= About this task =
Across the listing, tally the lines in which the word "States" occurs, then report the tally alone.

※

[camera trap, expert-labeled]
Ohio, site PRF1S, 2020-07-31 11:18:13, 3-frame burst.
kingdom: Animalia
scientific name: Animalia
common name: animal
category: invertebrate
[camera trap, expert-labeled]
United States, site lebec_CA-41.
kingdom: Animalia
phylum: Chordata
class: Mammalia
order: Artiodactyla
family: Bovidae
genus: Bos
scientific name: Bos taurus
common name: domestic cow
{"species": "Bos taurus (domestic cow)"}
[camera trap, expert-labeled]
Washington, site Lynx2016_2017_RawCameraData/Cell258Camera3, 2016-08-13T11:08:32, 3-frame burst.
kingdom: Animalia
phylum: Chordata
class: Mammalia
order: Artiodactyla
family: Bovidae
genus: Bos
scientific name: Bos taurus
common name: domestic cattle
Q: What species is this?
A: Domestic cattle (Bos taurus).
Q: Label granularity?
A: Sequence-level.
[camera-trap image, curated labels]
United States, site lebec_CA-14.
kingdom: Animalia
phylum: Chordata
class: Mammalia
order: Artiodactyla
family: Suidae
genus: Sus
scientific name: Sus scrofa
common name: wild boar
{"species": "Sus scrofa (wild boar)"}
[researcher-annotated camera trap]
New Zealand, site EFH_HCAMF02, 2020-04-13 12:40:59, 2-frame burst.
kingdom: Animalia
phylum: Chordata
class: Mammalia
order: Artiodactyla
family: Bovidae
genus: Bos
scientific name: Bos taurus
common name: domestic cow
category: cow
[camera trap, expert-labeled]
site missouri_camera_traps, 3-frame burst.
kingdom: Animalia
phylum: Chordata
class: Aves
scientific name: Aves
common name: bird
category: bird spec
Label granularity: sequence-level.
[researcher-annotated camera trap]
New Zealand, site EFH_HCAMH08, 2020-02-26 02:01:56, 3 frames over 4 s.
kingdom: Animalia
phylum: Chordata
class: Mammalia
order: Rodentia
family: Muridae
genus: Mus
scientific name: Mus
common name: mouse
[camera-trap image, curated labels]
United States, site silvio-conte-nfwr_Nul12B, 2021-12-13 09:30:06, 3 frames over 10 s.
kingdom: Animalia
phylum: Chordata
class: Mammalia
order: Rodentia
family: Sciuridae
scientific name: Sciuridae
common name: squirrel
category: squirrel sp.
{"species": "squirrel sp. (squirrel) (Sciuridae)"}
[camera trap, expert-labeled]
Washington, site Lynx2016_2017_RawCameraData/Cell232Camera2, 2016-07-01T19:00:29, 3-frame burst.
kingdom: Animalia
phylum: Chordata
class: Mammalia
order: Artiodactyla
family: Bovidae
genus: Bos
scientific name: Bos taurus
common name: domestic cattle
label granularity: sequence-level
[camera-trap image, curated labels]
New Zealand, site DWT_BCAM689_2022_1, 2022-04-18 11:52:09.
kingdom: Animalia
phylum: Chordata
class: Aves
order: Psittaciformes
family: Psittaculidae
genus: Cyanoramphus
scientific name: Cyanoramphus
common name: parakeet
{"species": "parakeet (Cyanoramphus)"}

※

= Solved problem =
3